Agree about the Hurricane being the true hero - wood and canvas are much easier to repair than aluminium and so they could be airbourne much quicker. But, the Spitfire is the more aesthetic aeroplane and it comes with the Griffon in the later versions.

I didn't know they had a Lancaster airbourne again - one to keep my eye out for. The old BoB Memorial flight - 3 aircraft, 6 Merlin engines and 1000 goosebumps per fly-by


----------



## ObiWan (Sep 25, 2005)

5 Spitfires at Goodwood Festival this year, even with the low cloud they were an awesome sight


----------



## joe1978 (Jul 15, 2003)

I'm an amateur, and only since her olds moved down there but afaik there are 2 airborne lancasters in the world, one at coningsby and one in canada somewhere. there's another somewhere in the uk that can roll around the tarmac but thats it!! It's a very special sight to behold!!

joe


----------



## saint (Dec 6, 2002)

http://www.theregister.co.uk/2006/01/09/lancaster.kmz

You mean this one - click link and open with Google Earth


----------



## DXN (May 18, 2002)

My old man was heavily involved in the restoration of the worlds only remaining messersmitt 109 Black 6.

When that engine was started up after 50 years it was the most incredible sound ever!

German machinery you see :wink:

The plane is now sadly a static display at Duxford museum


----------



## pas_55 (May 9, 2002)

We live near Shuttleworth air museum often have the odd Sptfire or Hurricane over.Strange but last thursday two Spitfires flew over about 5.00pm even though I'm miles from you.Also,have to say Hurricane far better plane.


----------



## garyc (May 7, 2002)

joe1978 said:


> I'm just back from my GF's mum and dads in coningsby, lincs...who knows where this is going...
> 
> Wel they live almost on the raf base there, 15.30 on friday I watched 1x dakota, then 1xspitfire, then 1xhurricaine and finally the grand-daddy, the lancaster bomber all taking off for a visit somewhere.
> 
> ...


I bet the residents of Dresden got a little tired of it. :twisted: :wink:


----------



## Carlos (May 6, 2002)

I was in the park in Peterborough flying my kite about a month ago when a Lancaster flew overhead, proper low it was too.

Great sight.
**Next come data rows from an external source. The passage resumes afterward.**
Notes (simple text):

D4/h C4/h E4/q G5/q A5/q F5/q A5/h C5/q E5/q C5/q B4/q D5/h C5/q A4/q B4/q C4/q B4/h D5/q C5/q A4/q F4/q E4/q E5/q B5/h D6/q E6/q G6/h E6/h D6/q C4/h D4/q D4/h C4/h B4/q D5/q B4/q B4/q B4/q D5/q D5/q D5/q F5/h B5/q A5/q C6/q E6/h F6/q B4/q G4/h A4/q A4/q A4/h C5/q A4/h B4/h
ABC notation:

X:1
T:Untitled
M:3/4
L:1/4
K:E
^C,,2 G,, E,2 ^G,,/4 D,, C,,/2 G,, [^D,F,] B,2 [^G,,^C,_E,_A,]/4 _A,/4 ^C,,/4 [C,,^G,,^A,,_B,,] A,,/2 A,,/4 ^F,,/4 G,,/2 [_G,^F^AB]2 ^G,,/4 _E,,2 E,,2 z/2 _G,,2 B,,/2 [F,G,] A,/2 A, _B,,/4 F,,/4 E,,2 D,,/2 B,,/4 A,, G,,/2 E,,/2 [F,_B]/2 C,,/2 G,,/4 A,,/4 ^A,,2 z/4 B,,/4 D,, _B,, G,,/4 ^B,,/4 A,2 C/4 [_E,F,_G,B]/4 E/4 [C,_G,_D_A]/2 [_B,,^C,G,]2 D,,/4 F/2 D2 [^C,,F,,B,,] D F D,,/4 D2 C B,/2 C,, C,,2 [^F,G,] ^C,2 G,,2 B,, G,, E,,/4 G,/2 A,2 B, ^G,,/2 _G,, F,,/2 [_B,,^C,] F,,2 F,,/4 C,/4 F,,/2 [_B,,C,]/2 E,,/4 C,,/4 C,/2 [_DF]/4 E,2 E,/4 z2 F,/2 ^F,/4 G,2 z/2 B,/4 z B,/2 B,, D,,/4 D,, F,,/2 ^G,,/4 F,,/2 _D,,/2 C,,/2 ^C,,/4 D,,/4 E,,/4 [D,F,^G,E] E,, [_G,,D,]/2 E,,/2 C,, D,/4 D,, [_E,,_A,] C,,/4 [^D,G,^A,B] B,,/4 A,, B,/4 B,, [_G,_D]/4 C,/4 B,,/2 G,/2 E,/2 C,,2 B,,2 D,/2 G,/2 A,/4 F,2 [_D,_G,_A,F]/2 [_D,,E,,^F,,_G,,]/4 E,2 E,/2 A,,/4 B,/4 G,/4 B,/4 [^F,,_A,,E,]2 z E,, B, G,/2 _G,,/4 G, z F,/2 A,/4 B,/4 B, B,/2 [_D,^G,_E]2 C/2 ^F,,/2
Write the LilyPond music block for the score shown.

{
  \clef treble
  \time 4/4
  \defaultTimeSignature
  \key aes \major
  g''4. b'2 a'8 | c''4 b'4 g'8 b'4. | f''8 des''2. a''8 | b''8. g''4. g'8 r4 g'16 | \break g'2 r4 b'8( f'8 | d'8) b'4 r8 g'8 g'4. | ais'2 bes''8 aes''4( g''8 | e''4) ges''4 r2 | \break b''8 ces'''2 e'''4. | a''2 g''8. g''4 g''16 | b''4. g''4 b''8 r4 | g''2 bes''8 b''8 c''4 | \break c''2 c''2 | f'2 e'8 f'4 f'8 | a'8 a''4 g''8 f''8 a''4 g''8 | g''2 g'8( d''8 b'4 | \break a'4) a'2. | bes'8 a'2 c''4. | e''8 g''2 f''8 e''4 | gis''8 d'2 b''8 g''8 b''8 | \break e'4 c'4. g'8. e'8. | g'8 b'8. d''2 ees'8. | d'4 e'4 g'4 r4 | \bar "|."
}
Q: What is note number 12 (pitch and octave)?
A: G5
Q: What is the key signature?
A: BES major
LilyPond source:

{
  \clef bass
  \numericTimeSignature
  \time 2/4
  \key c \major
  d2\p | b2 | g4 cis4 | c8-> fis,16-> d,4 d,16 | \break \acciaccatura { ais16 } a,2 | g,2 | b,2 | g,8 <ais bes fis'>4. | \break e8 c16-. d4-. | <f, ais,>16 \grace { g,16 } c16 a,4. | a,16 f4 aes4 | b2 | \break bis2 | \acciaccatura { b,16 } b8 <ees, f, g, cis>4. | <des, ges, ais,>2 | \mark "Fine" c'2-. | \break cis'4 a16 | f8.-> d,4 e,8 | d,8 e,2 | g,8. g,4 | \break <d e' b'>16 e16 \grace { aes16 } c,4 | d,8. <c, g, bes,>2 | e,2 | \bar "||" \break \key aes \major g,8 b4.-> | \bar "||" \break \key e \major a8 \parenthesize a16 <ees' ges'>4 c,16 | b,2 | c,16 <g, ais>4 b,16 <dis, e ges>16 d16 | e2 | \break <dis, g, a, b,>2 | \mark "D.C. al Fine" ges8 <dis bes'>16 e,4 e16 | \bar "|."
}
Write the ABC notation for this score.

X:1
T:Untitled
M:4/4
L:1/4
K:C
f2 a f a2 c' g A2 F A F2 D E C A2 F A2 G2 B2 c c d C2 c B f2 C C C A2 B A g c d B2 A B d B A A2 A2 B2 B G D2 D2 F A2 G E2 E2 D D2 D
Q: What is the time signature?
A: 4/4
Much better than modern jets, representative of one of the most important events in our history. Should be cherished.


----------



## joe1978 (Jul 15, 2003)

saint said:


> http://www.theregister.co.uk/2006/01/09/lancaster.kmz
> 
> You mean this one - click link and open with Google Earth


WTF!!!

please explain saint

 joe


----------



## saint (Dec 6, 2002)

Fairly simple - obviously photographed by the imaging satellite as it was flying to or from a display. Sheer luck that it was caught.


----------



## joe1978 (Jul 15, 2003)

saint said:


> Fairly simple - obviously photographed by the imaging satellite as it was flying to or from a display. Sheer luck that it was caught.


   I thought it looked like someone had built one in their back garden!!! ta saint

joe


----------